Conservatives celebrate and work side by side with atheists, agnostics, Muslims, Buddhists, Protestant and Catholic Christians, Mormons, Hindus and those who practise native religions. Canada's might is found in new Canadians and established families who centre their lives on eternal values.

We recognize that government involves moral and ethical challenges. Canadians do not expect MPs to check their religious beliefs at the caucus door because governing is not done in a vacuum of values. We welcome MPs who bring their world view to the table when we discuss economics, a city agenda or world trade.
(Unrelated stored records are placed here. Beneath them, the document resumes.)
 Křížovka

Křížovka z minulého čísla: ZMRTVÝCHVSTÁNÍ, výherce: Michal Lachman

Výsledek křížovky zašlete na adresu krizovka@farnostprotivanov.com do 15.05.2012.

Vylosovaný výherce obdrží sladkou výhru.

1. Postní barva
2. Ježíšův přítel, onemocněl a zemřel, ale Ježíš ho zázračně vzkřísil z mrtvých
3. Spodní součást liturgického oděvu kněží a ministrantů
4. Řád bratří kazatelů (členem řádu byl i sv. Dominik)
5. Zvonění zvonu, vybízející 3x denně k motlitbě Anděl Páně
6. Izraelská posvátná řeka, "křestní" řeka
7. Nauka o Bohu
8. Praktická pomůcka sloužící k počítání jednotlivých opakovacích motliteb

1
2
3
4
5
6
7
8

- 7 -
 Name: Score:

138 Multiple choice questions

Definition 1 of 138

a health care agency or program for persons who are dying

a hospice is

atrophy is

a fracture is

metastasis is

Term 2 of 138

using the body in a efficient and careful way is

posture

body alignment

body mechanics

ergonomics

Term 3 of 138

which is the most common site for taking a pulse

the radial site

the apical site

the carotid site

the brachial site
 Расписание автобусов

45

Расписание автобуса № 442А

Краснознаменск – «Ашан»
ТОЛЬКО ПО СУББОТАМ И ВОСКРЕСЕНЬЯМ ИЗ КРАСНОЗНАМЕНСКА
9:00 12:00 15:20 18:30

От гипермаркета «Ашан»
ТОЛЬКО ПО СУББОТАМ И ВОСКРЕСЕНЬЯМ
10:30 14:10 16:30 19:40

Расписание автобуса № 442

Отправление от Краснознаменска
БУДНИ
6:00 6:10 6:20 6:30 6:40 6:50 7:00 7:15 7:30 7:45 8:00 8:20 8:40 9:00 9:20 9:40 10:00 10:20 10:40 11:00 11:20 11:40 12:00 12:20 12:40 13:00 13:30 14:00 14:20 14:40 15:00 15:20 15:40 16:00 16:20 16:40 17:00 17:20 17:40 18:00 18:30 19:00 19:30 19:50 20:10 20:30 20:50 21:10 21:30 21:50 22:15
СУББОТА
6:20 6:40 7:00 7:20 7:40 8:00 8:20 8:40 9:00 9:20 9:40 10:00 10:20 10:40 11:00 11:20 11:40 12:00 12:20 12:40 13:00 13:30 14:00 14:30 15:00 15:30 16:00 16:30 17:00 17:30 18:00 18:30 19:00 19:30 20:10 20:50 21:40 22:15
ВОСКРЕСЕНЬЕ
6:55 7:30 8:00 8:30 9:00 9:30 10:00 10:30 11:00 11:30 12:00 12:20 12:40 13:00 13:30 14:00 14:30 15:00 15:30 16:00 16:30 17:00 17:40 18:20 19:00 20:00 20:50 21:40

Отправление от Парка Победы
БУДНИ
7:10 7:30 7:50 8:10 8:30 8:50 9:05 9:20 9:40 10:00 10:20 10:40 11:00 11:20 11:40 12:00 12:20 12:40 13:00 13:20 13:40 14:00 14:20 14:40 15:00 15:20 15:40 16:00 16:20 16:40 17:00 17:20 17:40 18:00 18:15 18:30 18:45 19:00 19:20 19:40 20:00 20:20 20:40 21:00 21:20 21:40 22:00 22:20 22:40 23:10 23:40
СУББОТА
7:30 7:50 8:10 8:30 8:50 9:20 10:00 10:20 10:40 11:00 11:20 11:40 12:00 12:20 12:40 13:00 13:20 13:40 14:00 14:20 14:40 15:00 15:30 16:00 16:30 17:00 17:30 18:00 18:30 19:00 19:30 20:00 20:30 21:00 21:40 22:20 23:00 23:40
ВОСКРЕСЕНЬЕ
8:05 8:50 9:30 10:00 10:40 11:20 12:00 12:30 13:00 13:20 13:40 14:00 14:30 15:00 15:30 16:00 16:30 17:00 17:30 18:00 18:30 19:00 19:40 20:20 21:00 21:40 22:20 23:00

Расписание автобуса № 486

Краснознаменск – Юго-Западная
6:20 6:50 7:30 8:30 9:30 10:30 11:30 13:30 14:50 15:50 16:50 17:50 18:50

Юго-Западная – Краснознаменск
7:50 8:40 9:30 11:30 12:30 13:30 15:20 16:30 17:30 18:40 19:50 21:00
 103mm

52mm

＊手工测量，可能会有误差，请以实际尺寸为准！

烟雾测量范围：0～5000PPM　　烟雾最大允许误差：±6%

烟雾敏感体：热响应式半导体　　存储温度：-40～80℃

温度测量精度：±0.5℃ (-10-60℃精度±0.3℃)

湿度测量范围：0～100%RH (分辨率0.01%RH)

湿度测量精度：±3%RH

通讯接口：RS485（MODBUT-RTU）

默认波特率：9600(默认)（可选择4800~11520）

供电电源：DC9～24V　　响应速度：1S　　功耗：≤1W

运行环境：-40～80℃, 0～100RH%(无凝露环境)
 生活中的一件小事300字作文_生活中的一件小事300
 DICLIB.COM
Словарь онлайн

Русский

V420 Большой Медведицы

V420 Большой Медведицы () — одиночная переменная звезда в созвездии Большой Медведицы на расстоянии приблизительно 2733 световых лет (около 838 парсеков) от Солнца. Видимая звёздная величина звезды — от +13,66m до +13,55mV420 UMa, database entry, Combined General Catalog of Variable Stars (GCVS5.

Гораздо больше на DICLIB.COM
Liberals consistently conjure fear of Canadians who hold religious values but Canadians are becoming tired of the Liberals' fearmongering and are looking to a party that celebrates strength. I am proud to be a Conservative because the Conservative Party works for Canadian unity.

Aboriginal Affairs
Statements by Members

2 p.m.

Liberal

Anita Neville Winnipeg South Centre, MB

Mr. Speaker, May 31 was a historic day for relations between the Government of Canada and Canada's first nations, Inuit and Métis.

Cabinet ministers and the leaders of five national organizations participated in a policy retreat which marked a new way of doing business, a new partnership based on respect and coexistence.

The signing of a joint accord with each of these organizations underlines the commitment of all parties to move forward together on policy priorities that have been jointly set from the ground up.

I believe this partnership is an achievement that is in the interest of all Canadians. It helps ensure an inclusive approach where real progress can be made in closing the socio-economic gap between aboriginal and non-aboriginal Canadians.

The policy retreat has resulted in strengthened relations and has put us well on our way to achieving concrete results.